Question

Question #7a02c

Answer 1

`lim_(x to oo)((log|x|)/x)^(1/x)=1`

Explanation:

This can be expressed as `(lim_(x to oo)(log|x|)^(1/x))/(lim_(x to oo)(x)^(1/x))-=(lim_(x to oo)(lim_(x to oo)(log|x|))^(1/x))/(lim_(x to oo)(lim_(x to oo)x)^(1/x)`

`lim_(x to oo)x=oo`

`lim_(x to oo)log(abs(x))=oo`

This gives us:

`(lim_(x to oo)(oo)^(1/x))/(lim_(x to oo)(oo)^(1/x)`

`cancel(lim_(x to oo)(oo)^(1/x))/cancel(lim_(x to oo)(oo)^(1/x))=1`

Answer 2

The answer is 1, but we should use a more rigorous approach, such as an application of L'Hopital's Rule .

Explanation:

Let `f(x)=((ln|x|)/x)^(1/x)` (I'm assuming you meant to use the natural logarithm here, though the approach used can be easily modified to use the common logarithm).

Then `ln(f(x))=1/x * ln((ln|x|)/x)=(ln(ln|x|)-ln(x))/x`, by properties of logarithms.
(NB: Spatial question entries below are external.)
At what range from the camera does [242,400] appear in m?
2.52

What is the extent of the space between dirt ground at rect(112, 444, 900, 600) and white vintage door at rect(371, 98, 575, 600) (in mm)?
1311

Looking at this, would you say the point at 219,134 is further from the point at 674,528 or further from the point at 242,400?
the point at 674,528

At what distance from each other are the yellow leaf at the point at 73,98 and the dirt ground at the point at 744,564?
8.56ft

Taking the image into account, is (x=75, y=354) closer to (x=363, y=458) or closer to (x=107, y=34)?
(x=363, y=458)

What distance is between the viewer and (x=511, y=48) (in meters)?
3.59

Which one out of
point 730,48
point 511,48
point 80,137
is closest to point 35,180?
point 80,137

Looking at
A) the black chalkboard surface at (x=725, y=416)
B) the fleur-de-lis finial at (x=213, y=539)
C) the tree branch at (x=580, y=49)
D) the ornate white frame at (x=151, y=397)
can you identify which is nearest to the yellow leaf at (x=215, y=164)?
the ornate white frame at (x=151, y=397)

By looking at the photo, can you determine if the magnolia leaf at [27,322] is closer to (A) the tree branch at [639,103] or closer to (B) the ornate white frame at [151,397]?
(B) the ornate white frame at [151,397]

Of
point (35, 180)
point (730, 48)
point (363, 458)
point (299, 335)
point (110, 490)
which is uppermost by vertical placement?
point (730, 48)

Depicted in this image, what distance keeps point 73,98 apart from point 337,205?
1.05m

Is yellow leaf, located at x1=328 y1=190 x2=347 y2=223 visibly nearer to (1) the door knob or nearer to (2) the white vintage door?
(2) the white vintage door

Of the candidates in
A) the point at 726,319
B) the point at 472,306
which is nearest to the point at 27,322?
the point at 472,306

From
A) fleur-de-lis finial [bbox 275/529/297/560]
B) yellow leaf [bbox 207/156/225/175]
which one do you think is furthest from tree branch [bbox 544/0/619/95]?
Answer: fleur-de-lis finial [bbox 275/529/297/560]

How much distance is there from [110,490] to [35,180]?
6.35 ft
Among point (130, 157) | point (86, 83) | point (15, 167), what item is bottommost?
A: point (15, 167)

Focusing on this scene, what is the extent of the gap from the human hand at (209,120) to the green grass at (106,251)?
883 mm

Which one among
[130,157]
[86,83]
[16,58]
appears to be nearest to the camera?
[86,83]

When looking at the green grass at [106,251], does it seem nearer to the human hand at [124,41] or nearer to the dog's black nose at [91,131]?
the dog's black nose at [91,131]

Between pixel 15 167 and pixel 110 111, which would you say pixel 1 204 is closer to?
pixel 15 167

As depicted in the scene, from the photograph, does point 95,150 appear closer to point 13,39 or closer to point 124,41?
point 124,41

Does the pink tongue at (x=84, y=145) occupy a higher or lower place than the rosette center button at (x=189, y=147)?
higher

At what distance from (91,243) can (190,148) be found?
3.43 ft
The limit `lim_{x->infty}ln(f(x))` is thus an `infty/infty` indeterminate form , to which L'Hopital's Rule can be applied.

Since `d/dx(ln(ln|x|)-ln(x))=1/(ln|x|)*1/x-1/x` and `d/dx(x)=1`, we can say that

`lim_{x->infty}ln(f(x))=lim_{x->infty}(1/(ln|x|)*1/x-1/x)/1=0/1=0`.

The continuity of the natural log function can now be used to say that this means `ln(lim_{x->infty}f(x))=0` so that `lim_{x->infty}f(x)=e^{0}=1`.